• _Passage provided_:
= = = =
Bangor Daily News | BDN
Bangor Daily News | BDN
By Sharon Kiley Mack, BDN Staff

MACHIAS, Maine — Sheriff Donnie Smith stunned the Washington County commissioners Thursday night when he announced that earlier in the day he had filed a lawsuit against the Maine Drug Enforcement Agency in Penobscot County under the state’s Freedom of Access law.

The commissioners said they were unaware Smith was planning a lawsuit, and they had no prior knowledge of his actions.

Smith said he is seeking information about an alleged investigation by MDEA in which one or more of Smith’s deputies may have taken or misappropriated $3,000 in drug “buy” money while on assignment with the MDEA.

Within the past five years, Smith has had three Washington County deputies assigned to MDEA, he said. He did not release their names nor did the lawsuit name them.

In December 2010, Smith wrote a letter to MDEA Director Roy McKinney asking for the records of the investigation. “I only asked for information about my deputies,” Smith said Thursday night.
= = = =
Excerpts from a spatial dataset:
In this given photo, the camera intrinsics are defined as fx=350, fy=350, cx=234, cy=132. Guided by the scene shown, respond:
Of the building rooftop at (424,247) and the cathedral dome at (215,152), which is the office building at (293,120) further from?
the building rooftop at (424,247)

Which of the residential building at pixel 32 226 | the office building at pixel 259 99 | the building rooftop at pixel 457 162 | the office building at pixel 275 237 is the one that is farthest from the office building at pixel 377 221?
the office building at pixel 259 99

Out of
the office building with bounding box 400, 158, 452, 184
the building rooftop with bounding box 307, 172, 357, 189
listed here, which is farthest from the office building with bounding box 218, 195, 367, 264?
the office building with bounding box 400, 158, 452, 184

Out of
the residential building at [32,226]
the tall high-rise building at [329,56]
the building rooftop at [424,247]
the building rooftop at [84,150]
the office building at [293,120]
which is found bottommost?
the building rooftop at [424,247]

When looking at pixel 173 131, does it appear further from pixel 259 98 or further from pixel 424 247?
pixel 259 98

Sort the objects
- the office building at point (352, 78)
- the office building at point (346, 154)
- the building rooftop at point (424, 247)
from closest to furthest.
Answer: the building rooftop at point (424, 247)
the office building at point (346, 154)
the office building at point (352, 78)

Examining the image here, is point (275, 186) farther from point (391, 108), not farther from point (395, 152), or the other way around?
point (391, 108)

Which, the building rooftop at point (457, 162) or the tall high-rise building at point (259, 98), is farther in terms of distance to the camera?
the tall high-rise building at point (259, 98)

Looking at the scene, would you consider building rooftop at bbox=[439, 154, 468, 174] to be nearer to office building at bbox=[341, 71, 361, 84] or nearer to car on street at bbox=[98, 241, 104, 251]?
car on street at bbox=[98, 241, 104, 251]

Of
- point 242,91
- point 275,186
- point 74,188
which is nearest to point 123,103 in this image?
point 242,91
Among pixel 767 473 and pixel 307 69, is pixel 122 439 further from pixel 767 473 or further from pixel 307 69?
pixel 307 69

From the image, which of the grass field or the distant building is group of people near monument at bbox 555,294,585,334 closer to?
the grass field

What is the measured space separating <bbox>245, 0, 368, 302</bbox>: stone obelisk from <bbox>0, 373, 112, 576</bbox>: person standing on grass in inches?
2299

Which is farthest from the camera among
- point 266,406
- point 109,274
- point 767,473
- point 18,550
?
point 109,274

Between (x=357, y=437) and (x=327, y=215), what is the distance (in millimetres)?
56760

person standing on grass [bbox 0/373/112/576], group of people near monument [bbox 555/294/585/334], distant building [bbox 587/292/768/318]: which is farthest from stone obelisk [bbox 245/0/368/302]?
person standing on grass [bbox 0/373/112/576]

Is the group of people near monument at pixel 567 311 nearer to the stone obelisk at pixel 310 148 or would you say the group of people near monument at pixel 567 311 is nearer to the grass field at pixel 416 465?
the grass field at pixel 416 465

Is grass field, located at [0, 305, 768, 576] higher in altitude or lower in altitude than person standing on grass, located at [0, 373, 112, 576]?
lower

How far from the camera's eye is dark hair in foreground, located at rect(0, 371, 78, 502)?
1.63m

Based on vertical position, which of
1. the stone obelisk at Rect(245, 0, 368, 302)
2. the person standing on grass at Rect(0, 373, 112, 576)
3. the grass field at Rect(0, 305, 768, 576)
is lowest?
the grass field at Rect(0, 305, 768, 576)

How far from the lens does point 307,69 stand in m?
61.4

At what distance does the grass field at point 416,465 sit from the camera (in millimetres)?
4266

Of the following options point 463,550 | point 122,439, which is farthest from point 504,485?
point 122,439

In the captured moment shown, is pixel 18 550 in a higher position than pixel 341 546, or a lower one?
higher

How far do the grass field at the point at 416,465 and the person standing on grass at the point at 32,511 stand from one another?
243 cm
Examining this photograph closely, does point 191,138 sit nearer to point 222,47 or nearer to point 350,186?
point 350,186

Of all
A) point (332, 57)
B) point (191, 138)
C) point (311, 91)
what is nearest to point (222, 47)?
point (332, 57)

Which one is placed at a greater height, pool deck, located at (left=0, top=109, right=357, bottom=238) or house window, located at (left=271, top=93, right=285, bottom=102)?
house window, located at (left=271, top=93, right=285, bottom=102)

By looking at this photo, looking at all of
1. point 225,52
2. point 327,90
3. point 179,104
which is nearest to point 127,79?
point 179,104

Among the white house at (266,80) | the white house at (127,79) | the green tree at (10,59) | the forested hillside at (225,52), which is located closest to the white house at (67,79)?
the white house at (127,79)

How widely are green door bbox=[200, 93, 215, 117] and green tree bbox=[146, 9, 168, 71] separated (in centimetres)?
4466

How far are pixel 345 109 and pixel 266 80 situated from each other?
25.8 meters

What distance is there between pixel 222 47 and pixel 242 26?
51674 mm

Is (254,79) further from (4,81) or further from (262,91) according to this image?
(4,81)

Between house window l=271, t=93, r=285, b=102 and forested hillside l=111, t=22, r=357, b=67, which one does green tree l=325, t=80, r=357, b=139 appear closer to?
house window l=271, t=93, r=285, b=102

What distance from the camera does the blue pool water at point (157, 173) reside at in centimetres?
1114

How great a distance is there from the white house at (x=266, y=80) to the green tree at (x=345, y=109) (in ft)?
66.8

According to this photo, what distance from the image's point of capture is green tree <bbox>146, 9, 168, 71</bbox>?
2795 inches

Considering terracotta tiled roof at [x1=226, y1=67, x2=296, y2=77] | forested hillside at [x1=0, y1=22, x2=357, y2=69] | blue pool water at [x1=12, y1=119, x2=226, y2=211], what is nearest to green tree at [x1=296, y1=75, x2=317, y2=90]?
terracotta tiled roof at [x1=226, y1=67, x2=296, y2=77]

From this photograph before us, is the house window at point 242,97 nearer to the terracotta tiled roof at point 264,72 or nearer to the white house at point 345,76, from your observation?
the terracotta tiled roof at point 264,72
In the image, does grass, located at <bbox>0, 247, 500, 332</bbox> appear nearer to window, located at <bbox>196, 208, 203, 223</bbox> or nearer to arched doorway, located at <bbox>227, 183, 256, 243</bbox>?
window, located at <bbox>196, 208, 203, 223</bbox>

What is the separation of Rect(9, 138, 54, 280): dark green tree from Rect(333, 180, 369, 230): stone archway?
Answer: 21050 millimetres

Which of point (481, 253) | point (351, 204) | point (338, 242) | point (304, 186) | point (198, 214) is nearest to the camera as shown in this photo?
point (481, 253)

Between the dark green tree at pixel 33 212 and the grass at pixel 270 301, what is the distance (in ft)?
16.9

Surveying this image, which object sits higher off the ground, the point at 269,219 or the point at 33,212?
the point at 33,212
= = = =
• _What the exercise asks_: Can you copy the news article on the sheriff's lawsuit, shown above the data, from "MACHIAS, Maine —" up to and including "of his actions."?

• _Answer_:
MACHIAS, Maine — Sheriff Donnie Smith stunned the Washington County commissioners Thursday night when he announced that earlier in the day he had filed a lawsuit against the Maine Drug Enforcement Agency in Penobscot County under the state’s Freedom of Access law.

The commissioners said they were unaware Smith was planning a lawsuit, and they had no prior knowledge of his actions.